Want to Be a Tech Company? Try Platform Engineering!
Back in 2011 Marc Andreessen famously explained how software is eating the world. At the time, tech valuations were very low. That has very much changed — and for very good reasons. McKinsey research from June 2022 shows that nearly 70% of top economic performers are using their own software to differentiate themselves from their competitors.
Fully one-third of those top performers monetize software directly. Today, every company aspires to be a tech company. Each wants to create a strong employer brand that attracts top talent and drives the tech-like multiples that can push stock prices to dizzying heights. It is technology that propels a business like Tesla to valuations unheard of in the automotive industry. It’s these kinds of results that drive businesses to label themselves “technology” companies.
The reality, however, looks a lot different. Most companies don’t actually understand how to best embrace tech and are too afraid to invest and undertake the necessary technological and cultural transformation risks. This leads to customer-facing “tech” that’s hastily developed, under-resourced and focused on being presentable to customers, such as online shops and service apps. This creates the illusion and cost of tech without any of the major benefits. Rather than making multiyear investments and developing modernization plans (and following through on them), companies dump resources in the wrong places, throwing random shiny new tech on top of old systems. Look no further than all the latest generative AI (GenAI) chatbots on top of terribly optimized websites shipped by engineering teams with incredibly bad performance metrics.
These companies quickly fall into negative feedback loops of shipping tech with bad processes, which then creates tech stacks that are increasingly complex and difficult to manage. As the tech gets more complicated, they need to hire more engineers to manage it, creating a downward spiral of cost.
Over time, instead of seeing margins and valuation multiples grow, the opposite happens. Cloud costs and engineering headcount explode, and enterprises are left with tech plagued by stability, security and scalability problems.

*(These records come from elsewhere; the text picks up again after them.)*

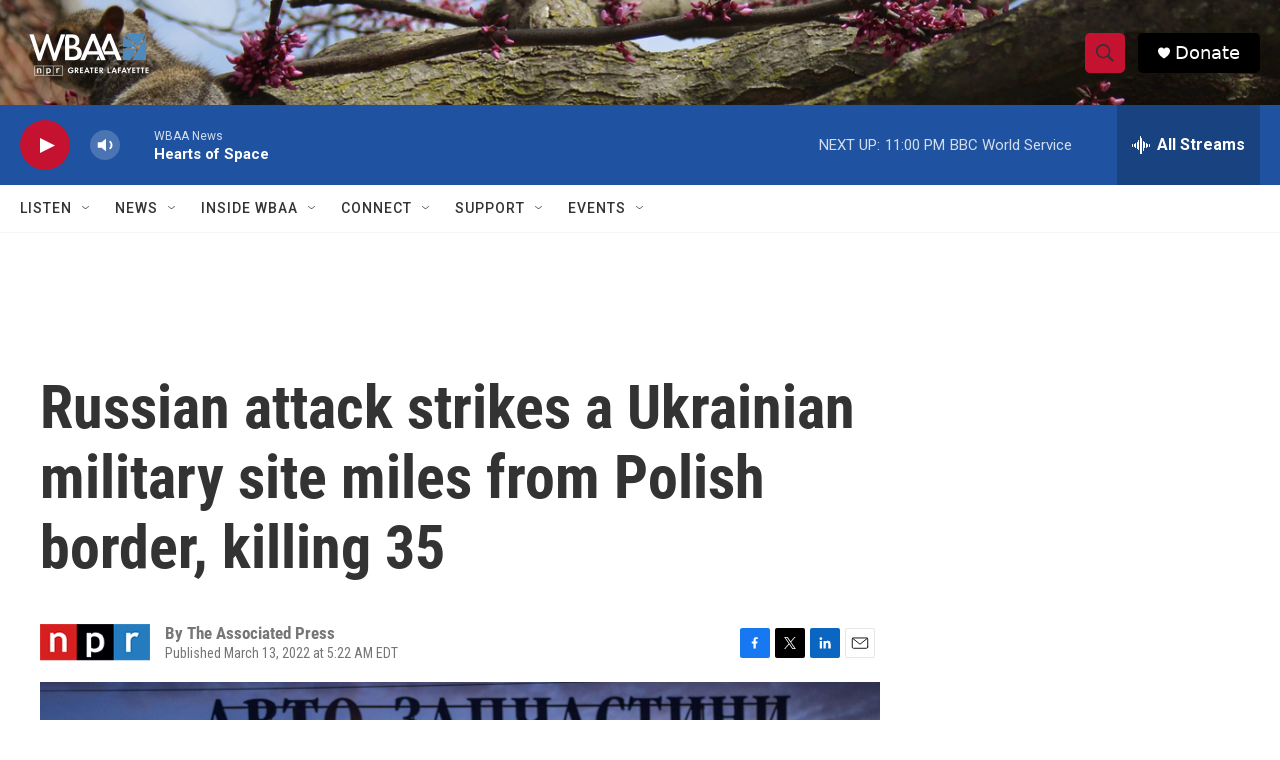

--- FILE ---
content_type: text/html; charset=utf-8
request_url: https://www.google.com/recaptcha/api2/aframe
body_size: 268
content:
<!DOCTYPE HTML><html><head><meta http-equiv="content-type" content="text/html; charset=UTF-8"></head><body><script nonce="vQ9dDktfp6OBoTXh4--Q3w">/** Anti-fraud and anti-abuse applications only. See google.com/recaptcha */ try{var clients={'sodar':'https://pagead2.googlesyndication.com/pagead/sodar?'};window.addEventListener("message",function(a){try{if(a.source===window.parent){var b=JSON.parse(a.data);var c=clients[b['id']];if(c){var d=document.createElement('img');d.src=c+b['params']+'&rc='+(localStorage.getItem("rc::a")?sessionStorage.getItem("rc::b"):"");window.document.body.appendChild(d);sessionStorage.setItem("rc::e",parseInt(sessionStorage.getItem("rc::e")||0)+1);localStorage.setItem("rc::h",'1763955448156');}}}catch(b){}});window.parent.postMessage("_grecaptcha_ready", "*");}catch(b){}</script></body></html>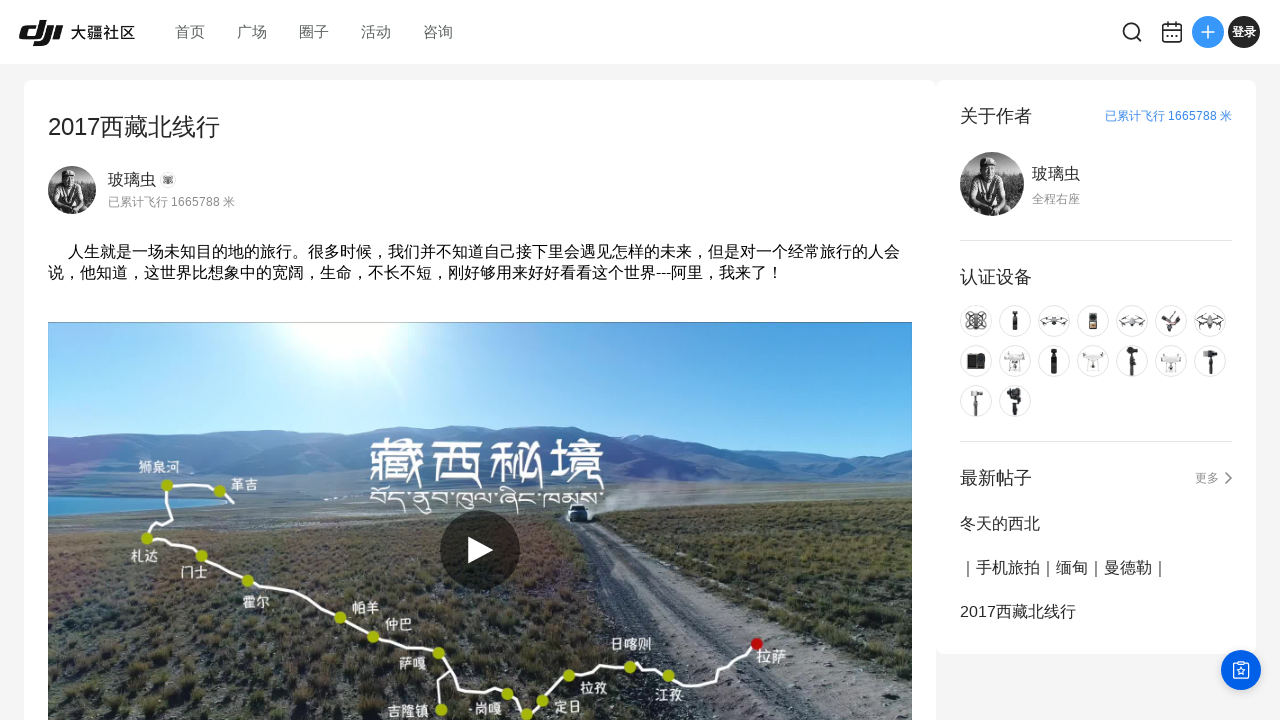

--- FILE ---
content_type: text/html;charset=UTF-8
request_url: https://www.djivideos.com/video_play/58a6f921-a19d-46c0-b6dd-8fe01fda8faf?autoplay=false
body_size: 1539
content:
<html lang="zh-CN">
<head>
    <meta charset="utf-8" />
    <meta name="viewport" content="width=device-width, initial-scale=1" />
    <title>web player</title>
    
    <link rel="stylesheet" href="https://sp-webfront.skypixel.com/jxplayer/static/player.16734d5d18e8f5ce388c.css?ver=202508201649" />
    <style>
        html, body, #mod_player {
            margin: 0;
            padding: 0;
            width: 100%;
            height: 100%;
        }
    </style>
</head>
<body>
<div id="mod_player">

</div>
<script>
    /*<![CDATA[*/
    window.VIDEO_INFO = {
        status: 0,
        vid: '58a6f921-a19d-46c0-b6dd-8fe01fda8faf',
        poster: 'https://cn-videos.dji.net/video_trans/909b4c571d5f471ba76f17cdaa1b48c8/2.jpg',
        duration: 142,
        historyStart: 0,
        title: "",
        formats: "mp4",
        defaultTrack: null,
        definitions: [],
        defaultDefinition: '1',
        tracks: []
    };
    if (window.VIDEO_INFO.poster) {
        window.VIDEO_INFO.poster = window.VIDEO_INFO.poster.replace('http://', "//");
        window.VIDEO_INFO.poster = window.VIDEO_INFO.poster.replace('https://', "//");
    }
    var videoDefinitions = JSON.parse('[{\"type\":\"SD\",\"text\":\"480p\",\"src\":\"https://cn-videos.dji.net/video_trans/909b4c571d5f471ba76f17cdaa1b48c8/sd.mp4\"},{\"type\":\"HD\",\"text\":\"720p\",\"src\":\"https://cn-videos.dji.net/video_trans/909b4c571d5f471ba76f17cdaa1b48c8/720.mp4\"},{\"type\":\"FHD\",\"text\":\"1080p\",\"src\":\"https://cn-videos.dji.net/video_trans/909b4c571d5f471ba76f17cdaa1b48c8/1080.mp4\"}]');
    var hevcVideoDefinitions = JSON.parse('[{\"type\":\"SD-HEVC\",\"text\":\"480p-hevc\",\"src\":\"https://cn-videos.dji.net/video_trans/909b4c571d5f471ba76f17cdaa1b48c8/sd-hevc.mp4\"},{\"type\":\"HD-HEVC\",\"text\":\"720p-hevc\",\"src\":\"https://cn-videos.dji.net/video_trans/909b4c571d5f471ba76f17cdaa1b48c8/720-hevc.mp4\"},{\"type\":\"FHD-HEVC\",\"text\":\"1080p-hevc\",\"src\":\"https://cn-videos.dji.net/video_trans/909b4c571d5f471ba76f17cdaa1b48c8/1080-hevc.mp4\"}]');
    for (di in videoDefinitions) {
        if (videoDefinitions[di]["src"]) {
            videoDefinitions[di]["src"] = videoDefinitions[di]["src"].replace('http://', "//");
            videoDefinitions[di]["src"] = videoDefinitions[di]["src"].replace('https://', "//");
        }
    }
    var videoTracks = JSON.parse('[]');
    for (ci in videoTracks) {
        if (videoTracks[ci]["src"]) {
            videoTracks[ci]["src"] = videoTracks[ci]["src"].replace('http://', "//");
            videoTracks[ci]["src"] = videoTracks[ci]["src"].replace('https://', "//");
        }
    }
    window.VIDEO_INFO.definitions = videoDefinitions;
    window.VIDEO_INFO.tracks = videoTracks;
    /*]]>*/
</script>
<div id="logger"></div>
<script src="https://sp-webfront.skypixel.com/jxplayer/static/player.16734d5d18e8f5ce388c.js?ver=202508201649"></script>
<script>
    /*<![CDATA[*/
    function getUrlParam(p, u) {
        u = u || document.location.toString();
        var reg = new RegExp('(^|&|\\\\?)' + p + '=([^&]*)(&|$|#)');
        var r = u.match(reg);
        return r ? r[2] : '';
    }
    window.onerror = function (message, source, lineno, colno, error) {
        console.log(message, source, lineno, colno, error)
    }
    function initPlayer() {
        window.VIDEO_INFO = window.VIDEO_INFO || {};
        window.VIDEO_INFO.vid = window.VIDEO_INFO.vid;
        window.VIDEO_INFO.poster = getUrlParam('poster') || window.VIDEO_INFO.poster;
        window.VIDEO_INFO.title = getUrlParam('title') || window.VIDEO_INFO.title;
        // window.VIDEO_INFO.defaultTrack = getUrlParam('language') || window.VIDEO_INFO.defaultTrack;
        window.VIDEO_INFO.activeTrack = getUrlParam('language') || window.VIDEO_INFO.activeTrack
        try {
            window.localStorage.setItem('definition', getUrlParam('definition') || window.VIDEO_INFO.defaultDefinition)
        } catch (e) {
            console.error(e)
        }

        var autoplay = getUrlParam('autoplay');
        autoplay = (autoplay === '0' || autoplay === 'false') ? 0 : 1;
        var muted = getUrlParam('muted');
        muted = (muted === '1' || muted === 'true') ? 1 : 0;
        var params = {
            autoplay: autoplay,
            loop: getUrlParam('loop'),
            source: window.VIDEO_INFO,
            disabledChildren: ['rightClick'],
            muted: muted
        };
        var disableControls = getUrlParam('disctrl');
        disableControls = (disableControls == 1 || disableControls === 'true') ? 1 : 0;
        if (disableControls) {
            params.disabledChildren = [
                'controls',
                'rightClick'
            ];
        }
        //设置播放器
        var player = jxplayer('mod_player').setup(params);
    }
    document.addEventListener("DOMContentLoaded", initPlayer);
    /*]]>*/
</script>
</body>
</html>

Engineering organizations get to a dysfunctional place where the only answer seems to be increasing engineering headcount to build new systems on top of old ones and somehow manage this growing mess. And so the spiral continues.
But there might be another answer that offers an actual solution.
Is Platform Engineering the Way Out?
The software and cloud native industry is faced with an urgent question: How can we take back control of these inefficient disjointed toolchains and reduce the complexity engineers need to deal with to be productive? The answer is unsurprising. It’s platform engineering. It’s what top-performing tech companies such as Google, Airbnb and Spotify use to onboard hundreds and thousands of developers to increasingly complex setups while removing cognitive load.
Trickling down from top performers and tech-first businesses to the majority of companies across all industries (including more traditional and less tech-oriented enterprises), platform engineering promises organizations a real shot at becoming tech companies. There is a reason Gartner named platform engineering a Top Strategic Technology Trend for 2023 and 2024 and forecasts that “by 2026, 80% of large software engineering organizations will establish platform engineering teams.”

For companies that are already technologically oriented, platform engineering sets the top-performing organizations apart from the rest of the pack. The latest DevOps Benchmarking Report, which assessed 1,053 engineering teams across multiple best practices and metrics (e.g., DORA), shows that 93% of top performers built an internal developer platform (IDP). And 82% leverage their IDP to drive standardization across all app and infrastructure configurations and create a clear separation of concerns between application developers and operations teams.
Platform engineering isn’t just a winner for technologically advanced enterprises. For example, Convera, which spun off from Western Union (founded in 1851), executed a strategic transformation across the entire organization. It redesigned all its processes and workflows, modernizing its entire stack, removing legacy technologies and upskilling its workforce.
The core of this modernization was the rollout of an enterprise-grade internal developer platform, which Igor Cantor, director of software engineering, says is the “foundation for the next generation in modern cloud-native software engineering… Our developers can self-serve everything they need to be productive, allowing us to move at the pace of a true tech company.”
By adopting platform engineering and a platform orchestrator, Convera successfully repositioned itself as a next-gen fintech with strong employer branding and a very high-performing engineering organization.
This is a path that most organizations can take.
How Can You Get Started?
The best way to get started with platform engineering is to start small, focus on demonstrating value quickly, then expand throughout your organization. You shouldn’t spend multiple years planning and designing a platform that you can’t be sure your developers will even use.
Instead, start fast and nimble with a minimum viable platform that demonstrates value to all relevant stakeholders. Then use what you learn from this process to build a full-blown enterprise-grade internal developer platform and platform engineering initiative that delivers real value to your enterprise and delivers the results your organization needs.
Platform engineering is the competitive edge that increasingly acts as the separator between high-performing organizations and their competitors, whether they are a software engineering organization that wants to accelerate its business or a traditional enterprise that wants to deliver the value (and market valuation) of technology companies.
Get started on your MVP today and become a technology company.